Tuesday, October 11, 2005
UN gives Iraqi constitution high mark
Baghdad (October 12, 2005) – Three days before the critical referendum on the new Iraqi constitution, a new UN study was released today, giving Iraq excellent ranking in the constitution-creating process. Assuming that the constitution would be approved in the upcoming referendum on Saturday, Iraq is on the way to be one of the fastest nations to complete the constitution from “square one”, much “faster than many western democracies,” said the report. Indeed, it took Iraq only two years (2003 – 2005) while Germany needed four years (1945 – 1949) to achieve the same result under similar post-war circumstances. It took the US much longer, namely eleven years (1776 – 1787) to obtain the constitution we know today. France needed even 13 years (1945 – 1958) to get to today’s constitution of the Fifth Republic.
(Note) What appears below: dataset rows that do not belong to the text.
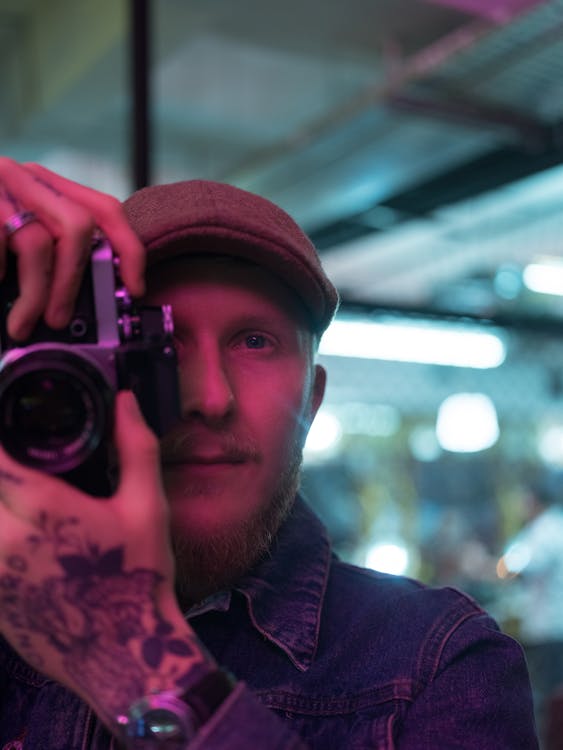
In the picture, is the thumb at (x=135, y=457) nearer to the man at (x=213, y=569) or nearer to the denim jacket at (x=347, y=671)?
the man at (x=213, y=569)

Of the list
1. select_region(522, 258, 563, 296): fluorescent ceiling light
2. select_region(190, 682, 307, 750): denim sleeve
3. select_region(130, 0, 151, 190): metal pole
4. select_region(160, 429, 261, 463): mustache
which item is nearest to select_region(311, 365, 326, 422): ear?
select_region(160, 429, 261, 463): mustache

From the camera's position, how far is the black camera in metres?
0.78

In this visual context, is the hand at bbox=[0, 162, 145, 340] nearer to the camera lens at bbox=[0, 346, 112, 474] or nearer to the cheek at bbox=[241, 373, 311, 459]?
the camera lens at bbox=[0, 346, 112, 474]

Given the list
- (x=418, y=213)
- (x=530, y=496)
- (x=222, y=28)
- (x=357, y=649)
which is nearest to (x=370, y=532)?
(x=530, y=496)

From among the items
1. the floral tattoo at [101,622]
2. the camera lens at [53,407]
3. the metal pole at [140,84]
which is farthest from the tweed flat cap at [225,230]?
the metal pole at [140,84]

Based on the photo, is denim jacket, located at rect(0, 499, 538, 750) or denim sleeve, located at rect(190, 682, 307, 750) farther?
denim jacket, located at rect(0, 499, 538, 750)

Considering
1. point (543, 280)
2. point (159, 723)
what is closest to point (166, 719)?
point (159, 723)

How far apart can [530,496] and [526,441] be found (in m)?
0.41

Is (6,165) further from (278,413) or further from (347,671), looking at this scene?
(347,671)

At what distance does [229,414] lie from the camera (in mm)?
976

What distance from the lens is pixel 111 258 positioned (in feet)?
2.84

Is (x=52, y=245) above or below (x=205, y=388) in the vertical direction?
above

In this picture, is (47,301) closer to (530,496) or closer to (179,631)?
(179,631)

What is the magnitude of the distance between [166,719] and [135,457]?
201 millimetres
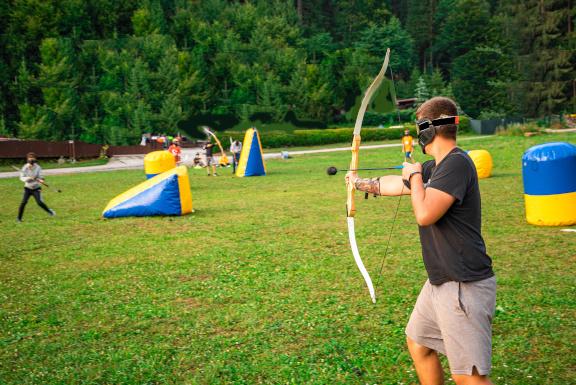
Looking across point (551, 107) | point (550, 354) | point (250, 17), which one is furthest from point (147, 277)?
point (250, 17)

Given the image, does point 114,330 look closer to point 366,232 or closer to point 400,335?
point 400,335

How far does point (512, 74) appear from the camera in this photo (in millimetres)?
62094

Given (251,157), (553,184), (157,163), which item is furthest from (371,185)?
(251,157)

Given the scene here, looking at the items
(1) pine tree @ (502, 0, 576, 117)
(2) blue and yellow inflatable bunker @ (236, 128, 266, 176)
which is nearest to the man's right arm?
(2) blue and yellow inflatable bunker @ (236, 128, 266, 176)

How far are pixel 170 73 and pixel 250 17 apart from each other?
17682 millimetres

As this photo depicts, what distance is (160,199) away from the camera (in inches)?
574

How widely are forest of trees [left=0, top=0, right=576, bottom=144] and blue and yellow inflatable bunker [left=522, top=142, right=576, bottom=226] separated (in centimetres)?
4685

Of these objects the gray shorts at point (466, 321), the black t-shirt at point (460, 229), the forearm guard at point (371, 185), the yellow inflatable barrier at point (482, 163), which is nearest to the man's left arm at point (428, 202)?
the black t-shirt at point (460, 229)

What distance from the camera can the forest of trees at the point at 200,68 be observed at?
54344 millimetres

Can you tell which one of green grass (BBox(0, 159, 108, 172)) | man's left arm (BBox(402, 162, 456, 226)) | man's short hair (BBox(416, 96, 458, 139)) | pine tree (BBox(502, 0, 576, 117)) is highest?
pine tree (BBox(502, 0, 576, 117))

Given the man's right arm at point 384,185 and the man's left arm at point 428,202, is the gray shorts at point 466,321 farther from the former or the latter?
the man's right arm at point 384,185

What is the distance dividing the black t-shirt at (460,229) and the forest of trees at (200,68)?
52921 millimetres

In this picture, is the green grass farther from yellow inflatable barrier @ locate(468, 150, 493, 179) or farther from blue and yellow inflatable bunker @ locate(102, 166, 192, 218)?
yellow inflatable barrier @ locate(468, 150, 493, 179)

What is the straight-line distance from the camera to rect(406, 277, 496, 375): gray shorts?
3.44 meters
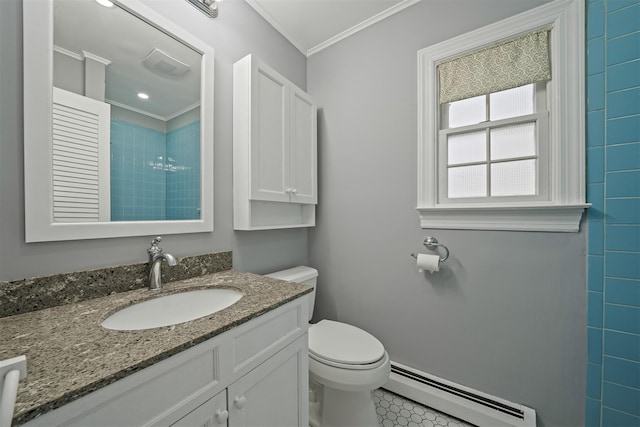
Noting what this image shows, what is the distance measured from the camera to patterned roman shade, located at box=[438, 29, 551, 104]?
120cm

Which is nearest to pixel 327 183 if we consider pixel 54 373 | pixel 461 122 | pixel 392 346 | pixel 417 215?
pixel 417 215

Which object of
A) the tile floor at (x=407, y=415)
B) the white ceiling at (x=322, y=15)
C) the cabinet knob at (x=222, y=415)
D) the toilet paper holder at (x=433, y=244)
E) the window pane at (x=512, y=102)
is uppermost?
the white ceiling at (x=322, y=15)

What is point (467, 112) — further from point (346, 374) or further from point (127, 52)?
point (127, 52)

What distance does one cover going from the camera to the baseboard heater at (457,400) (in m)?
1.24

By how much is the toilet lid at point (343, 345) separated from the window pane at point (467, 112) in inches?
52.1

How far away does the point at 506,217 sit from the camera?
1.27m

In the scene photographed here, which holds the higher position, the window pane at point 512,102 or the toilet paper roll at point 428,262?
the window pane at point 512,102

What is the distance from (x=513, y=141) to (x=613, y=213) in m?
0.51

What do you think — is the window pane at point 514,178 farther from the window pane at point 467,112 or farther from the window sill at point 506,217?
the window pane at point 467,112

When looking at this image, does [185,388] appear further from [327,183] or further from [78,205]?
[327,183]

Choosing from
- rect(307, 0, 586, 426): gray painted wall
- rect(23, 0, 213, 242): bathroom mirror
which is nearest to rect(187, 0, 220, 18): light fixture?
rect(23, 0, 213, 242): bathroom mirror

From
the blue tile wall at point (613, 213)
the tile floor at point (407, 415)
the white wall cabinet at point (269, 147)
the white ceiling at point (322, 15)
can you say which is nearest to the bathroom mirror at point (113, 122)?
the white wall cabinet at point (269, 147)

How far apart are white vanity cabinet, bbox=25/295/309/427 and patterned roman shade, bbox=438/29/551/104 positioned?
1.42 metres

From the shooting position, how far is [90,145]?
928 millimetres
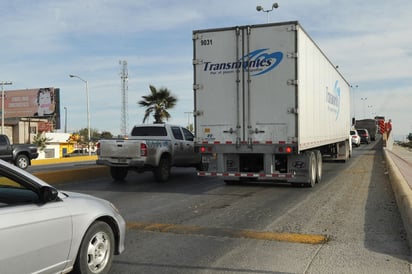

On a strange note, the United Kingdom, the birth place of democracy, does not even have a written constitution. All efforts to write one were abandoned a long time ago, since the early attempts in 1215 (Magna Charta) and 1701 (Act of Settlement) "went nowhere." The study gave the “worst rating” to the highly reputable and civilized European Union. Forty eight years after its inception in 1957 with the Treaty of Rome, the European Union still does not have a constitution in place. The 2004 version was soundly defeated in key member states and currently put back in the closet.